Lesson 5: Diversify!

All investments carry a certain burden of risk. However, the key to managing that risk is to diversify your investments. Simply follow the old adage, and don't put all your eggs in one basket!

A good rule of thumb is to diversify your funds into three different categories: growth stocks or mutual funds, conservative investments, and precious metals. By subtracting your age from 100, you can estimate the percentage you should consider putting in risk or growth investments such as stocks, which have good potential for a significant increase in value. You should keep at least 10 percent of your investment in precious metals, because they have a tendency to hold value in inflationary times or during natural disaster. Keeping the rest in conservative holdings such as Treasury bills or corporate bonds will guarantee that you will continue to make some money, even if your stocks decline in value.

One of the best ways to get started in stock investing is through an IRA. You can make yearly contributions of $2,000 and possibly reduce the amount of taxes you pay. Also, you can trade stock in an IRA without paying taxes on gains. IRA's can be started at investment firms or banks.

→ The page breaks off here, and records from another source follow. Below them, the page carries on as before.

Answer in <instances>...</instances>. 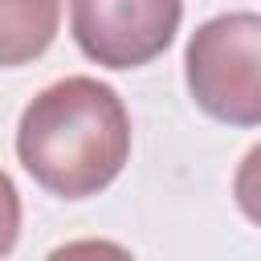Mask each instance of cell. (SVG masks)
<instances>
[{
    "label": "cell",
    "mask_w": 261,
    "mask_h": 261,
    "mask_svg": "<svg viewBox=\"0 0 261 261\" xmlns=\"http://www.w3.org/2000/svg\"><path fill=\"white\" fill-rule=\"evenodd\" d=\"M16 159L53 196H98L130 159V114L106 82L61 77L24 106Z\"/></svg>",
    "instance_id": "1"
},
{
    "label": "cell",
    "mask_w": 261,
    "mask_h": 261,
    "mask_svg": "<svg viewBox=\"0 0 261 261\" xmlns=\"http://www.w3.org/2000/svg\"><path fill=\"white\" fill-rule=\"evenodd\" d=\"M188 90L204 114L228 126L261 122V16L224 12L204 20L184 53Z\"/></svg>",
    "instance_id": "2"
},
{
    "label": "cell",
    "mask_w": 261,
    "mask_h": 261,
    "mask_svg": "<svg viewBox=\"0 0 261 261\" xmlns=\"http://www.w3.org/2000/svg\"><path fill=\"white\" fill-rule=\"evenodd\" d=\"M184 20V0H69L77 49L106 69L155 61Z\"/></svg>",
    "instance_id": "3"
},
{
    "label": "cell",
    "mask_w": 261,
    "mask_h": 261,
    "mask_svg": "<svg viewBox=\"0 0 261 261\" xmlns=\"http://www.w3.org/2000/svg\"><path fill=\"white\" fill-rule=\"evenodd\" d=\"M61 24V0H0V69L37 61Z\"/></svg>",
    "instance_id": "4"
},
{
    "label": "cell",
    "mask_w": 261,
    "mask_h": 261,
    "mask_svg": "<svg viewBox=\"0 0 261 261\" xmlns=\"http://www.w3.org/2000/svg\"><path fill=\"white\" fill-rule=\"evenodd\" d=\"M16 232H20V196H16V184L0 171V257L12 253Z\"/></svg>",
    "instance_id": "5"
}]
</instances>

Mutual Funds have built-in diversification. Investing in a mutual fund is putting confidence in the investments and portfolio management of an investment firm. Mutual funds may hold 50 or more stocks. Therefore, you get a wide array of potential strengths and a return on your money--all in one package. "Front Load" mutual funds require a fee prior to investing while "Back Load" mutual funds charge a fee upon withdrawal. Other, "No Load" mutual funds require no fee, but may have an annual charge. Mutual funds may allow you to add incremental increases to your investment account and set up an investment plan. Thus, if you want to make an initial investment of $2,000 in a fund and then add $200 to it each month, you have that option.

A Little Advice

You can't take the luxurious, tropical vacation without the long trip. The same holds true with investing. Here's a little advice:

Remember...

Start planning today for your future. You can invest a little at a time that will be worth a lot someday. Write down your plan, choose your broker and capitalize on Einstein's eighth wonder.